**Aufgabe 1**
Wessen Transfer wurde laut dem Textblock als Salihamidžićs Meisterwerk gefeiert?
**Aufgabe 2**
Zähle alle Gruppen auf, die laut dem Textblock Manés Transfer als Meisterwerk feierten.
**Aufgabe 3**
Ändere den Abschnitt des Textblocks von „Miasanrot-Awards 2022/2023: FC“ bis „in der Analyse.“ so, dass „desaströs“ durch „enttäuschend“ ersetzt ist, und schreib ihn neu auf.

**Textblock**
────────────────

Miasanrot-Awards 2022/2023: FC Bayern – Enttäuschung der Saison
Jener Sadio Mané, dessen Transfer als Salihamidžićs Meisterwerk gefeiert wurde. Von Fans, Experten und den Vereinsfunktionären. Was wie eine Hochzeit im Himmel begann, fühlt sich mittlerweile zum Tode betrübt an.
Mané hat die von einigen in ihn gesteckten hohen Erwartungen beim FC Bayern nicht erfüllt. Die zweite Saisonhälfte war sogar desaströs. So unrealistisch und überhöht die Erwartungen an ihn waren, so übertrieben könnte die aktuelle Gegenbewegung sein: die Mané-Saison in der Analyse.

────────────────

**Gegebene Daten**
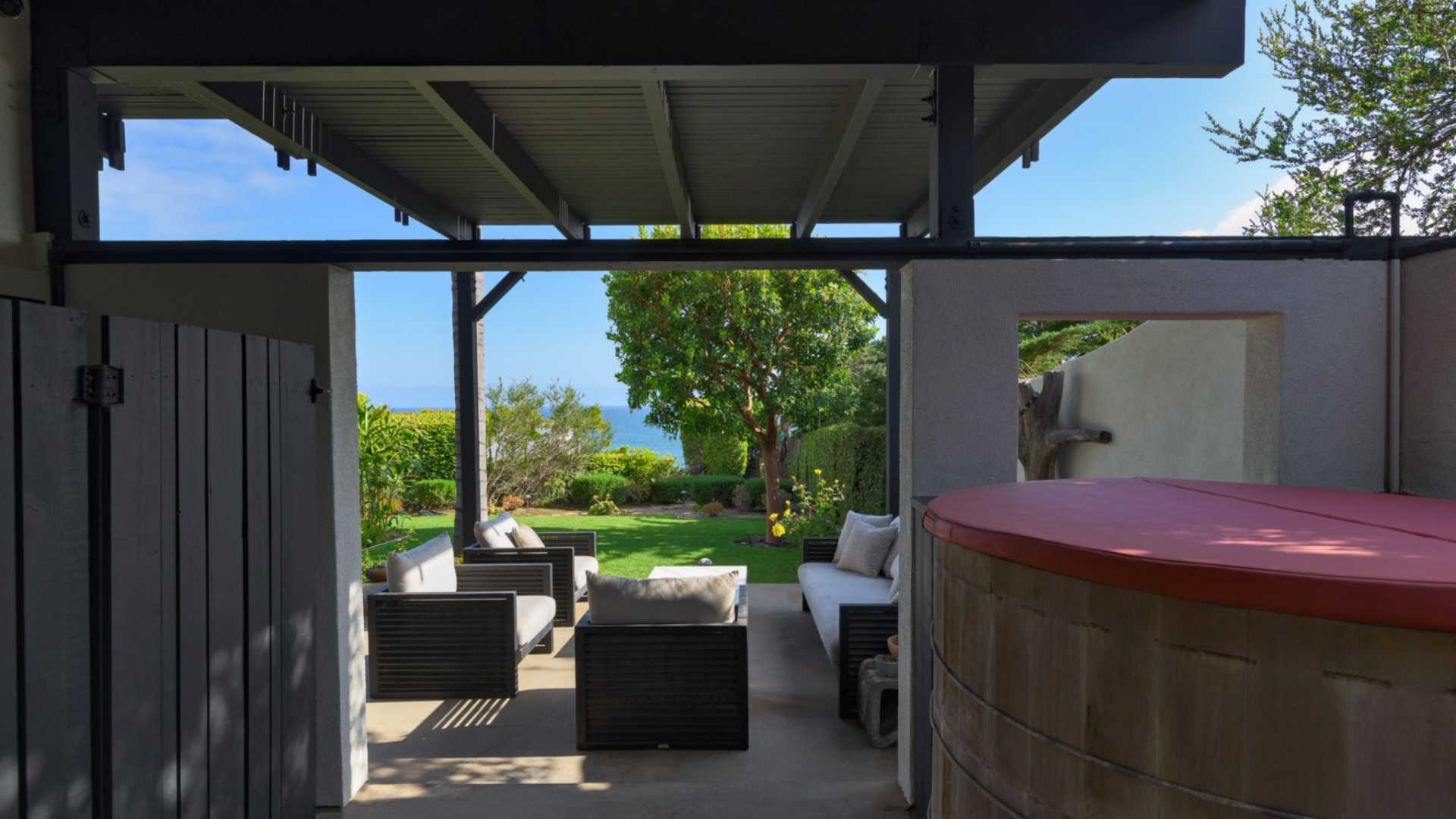 Tucked beneath the upper deck, the hot tub sits within a more sheltered patio space, partially enclosed by the structure above.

────────────────

**Antwort 1**
Der Transfer von Sadio Mané.

**Antwort 2**
Fans, Experten und die Vereinsfunktionäre.

**Antwort 3**
Miasanrot-Awards 2022/2023: FC Bayern – Enttäuschung der Saison
Jener Sadio Mané, dessen Transfer als Salihamidžićs Meisterwerk gefeiert wurde. Von Fans, Experten und den Vereinsfunktionären. Was wie eine Hochzeit im Himmel begann, fühlt sich mittlerweile zum Tode betrübt an.
Mané hat die von einigen in ihn gesteckten hohen Erwartungen beim FC Bayern nicht erfüllt. Die zweite Saisonhälfte war sogar enttäuschend. So unrealistisch und überhöht die Erwartungen an ihn waren, so übertrieben könnte die aktuelle Gegenbewegung sein: die Mané-Saison in der Analyse.